» **Extracto del documento**:
=======

La cultura murió de miedo

En aquel momento las calles de Granada se sumergieron en un poético silencio que no se recordaba desde el día de Navidad de 1500.

Le detuvieron la noche el 17 de agosto de 1936. Unos dicen que le mataron esa misma noche, otros que le tuvieron un par de días en los calabozos. Dicen que fue la madrugada del 19. Hace 72 años. Ramón Ruiz Alonso había denunciado a Federico García Lorca días atrás. El poeta había ido a pasar el verano en Granada, en la Huerta de san Vicente, propiedad de su familia, una de las más ricas e influyentes de la provincia. Comenzaban los primeros disturbios de la Guerra Civil, pero había rechazado el asilo que le ofrecían Colombia y México desde el otro lado del Atlántico. Cuando le detuvieron se encontraba en casa de unos amigos falangistas, los Rosales. Juan Luis Trescastro, el compadre de Ruiz Alonso dijo un par de días más tarde en el bar Pasaje, conocido como "La pajarera", que le había metido "dos tiros por el culo por maricón". Un amigo de Federico, el pintor Gabriel Morcillo, salió del establecimiento en completo silencio y los presentes miraron hacia el suelo. No hubo risas, ni alharacas. Por las calles de Granada, sólo reman los suspiros.

La melancolía inunda los paisajes urbanos del último reducto de Al-Andalus desde que, hace más de cinco siglos, el inquisidor arzobispo de Toledo, el hombre de moral incorruptible, el cardenal Jiménez de Cisneros arrojara a la hoguera del olvido cientos de miles de volúmenes que la sabiduría andalusí había conseguido conservar en las bibliotecas públicas y privadas de la capital del Reino Nazarí. Con inquina en la mirada, retorcía su labio leporino en lo que pretendía ser una sonrisa mientras observaba desde la balconada de la casa episcopal cómo siglos de cultura se consumían entre las llamas en la plaza de Bib-Rambla, al mismo ritmo que el futuro y la ilusión de los herederos de un modo de vida milenario. Mientras los locos del Maristán eran obligados a presenciar el crimen, los granadinos lloraban la pérdida irremediable que a ellos les ardía en las entrañas. Tratados filosóficos, científicos, médicos, astrológicos, o agrícolas de incalculable valor se convirtieron en cenizas en la misma plaza donde un día se celebraran justas en la onomástica del profeta Mahoma.

=======

» **Tu objetivo**: Por favor, reproduce sin cambios el fragmento del texto sobre Lorca y Granada que va desde "La cultura murió" hasta "Navidad de 1500.".

» **Datos proporcionados**:
=======

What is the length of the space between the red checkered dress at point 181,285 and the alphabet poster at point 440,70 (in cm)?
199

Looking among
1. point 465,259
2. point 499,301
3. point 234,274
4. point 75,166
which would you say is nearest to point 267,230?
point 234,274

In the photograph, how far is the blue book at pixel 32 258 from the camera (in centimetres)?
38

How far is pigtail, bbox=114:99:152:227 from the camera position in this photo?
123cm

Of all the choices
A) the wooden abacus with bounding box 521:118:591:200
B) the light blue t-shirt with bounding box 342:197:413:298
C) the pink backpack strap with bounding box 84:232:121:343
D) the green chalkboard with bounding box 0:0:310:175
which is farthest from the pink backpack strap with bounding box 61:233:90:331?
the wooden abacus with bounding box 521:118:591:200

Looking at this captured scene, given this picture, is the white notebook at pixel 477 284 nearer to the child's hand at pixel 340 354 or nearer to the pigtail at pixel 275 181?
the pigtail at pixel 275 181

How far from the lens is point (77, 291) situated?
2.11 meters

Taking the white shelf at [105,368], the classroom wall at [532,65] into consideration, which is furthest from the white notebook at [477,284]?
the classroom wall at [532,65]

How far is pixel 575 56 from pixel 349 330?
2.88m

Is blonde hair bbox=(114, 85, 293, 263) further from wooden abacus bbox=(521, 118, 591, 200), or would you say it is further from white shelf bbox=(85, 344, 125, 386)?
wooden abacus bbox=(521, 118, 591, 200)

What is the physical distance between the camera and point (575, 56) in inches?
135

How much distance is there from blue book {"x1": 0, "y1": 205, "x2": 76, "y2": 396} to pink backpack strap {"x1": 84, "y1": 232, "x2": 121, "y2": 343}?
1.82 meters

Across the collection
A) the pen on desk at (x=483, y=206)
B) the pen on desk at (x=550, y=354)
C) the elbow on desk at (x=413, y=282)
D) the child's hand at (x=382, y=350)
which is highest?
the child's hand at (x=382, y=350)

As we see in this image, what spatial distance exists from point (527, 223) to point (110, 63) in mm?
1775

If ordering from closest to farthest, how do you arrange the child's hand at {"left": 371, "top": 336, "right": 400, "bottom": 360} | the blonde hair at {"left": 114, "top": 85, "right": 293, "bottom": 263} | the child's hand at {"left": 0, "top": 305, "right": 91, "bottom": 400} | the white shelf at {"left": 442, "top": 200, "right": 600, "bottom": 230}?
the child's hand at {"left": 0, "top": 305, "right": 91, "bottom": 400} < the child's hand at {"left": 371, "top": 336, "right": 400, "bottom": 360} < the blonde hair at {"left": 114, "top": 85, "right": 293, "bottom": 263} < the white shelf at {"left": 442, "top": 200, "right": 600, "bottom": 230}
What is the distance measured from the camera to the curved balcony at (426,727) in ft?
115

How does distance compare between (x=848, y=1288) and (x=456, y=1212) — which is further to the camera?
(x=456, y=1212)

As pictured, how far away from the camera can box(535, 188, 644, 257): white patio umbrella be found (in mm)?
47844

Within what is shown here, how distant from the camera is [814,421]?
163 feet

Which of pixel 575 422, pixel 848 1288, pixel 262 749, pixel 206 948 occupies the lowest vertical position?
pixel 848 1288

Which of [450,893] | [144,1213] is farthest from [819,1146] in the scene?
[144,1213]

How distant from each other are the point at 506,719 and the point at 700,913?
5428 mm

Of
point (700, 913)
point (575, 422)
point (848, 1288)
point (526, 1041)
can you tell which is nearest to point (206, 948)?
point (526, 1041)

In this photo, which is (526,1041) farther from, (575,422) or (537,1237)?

=======

» **Respuesta**:
La cultura murió de miedo

En aquel momento las calles de Granada se sumergieron en un poético silencio que no se recordaba desde el día de Navidad de 1500.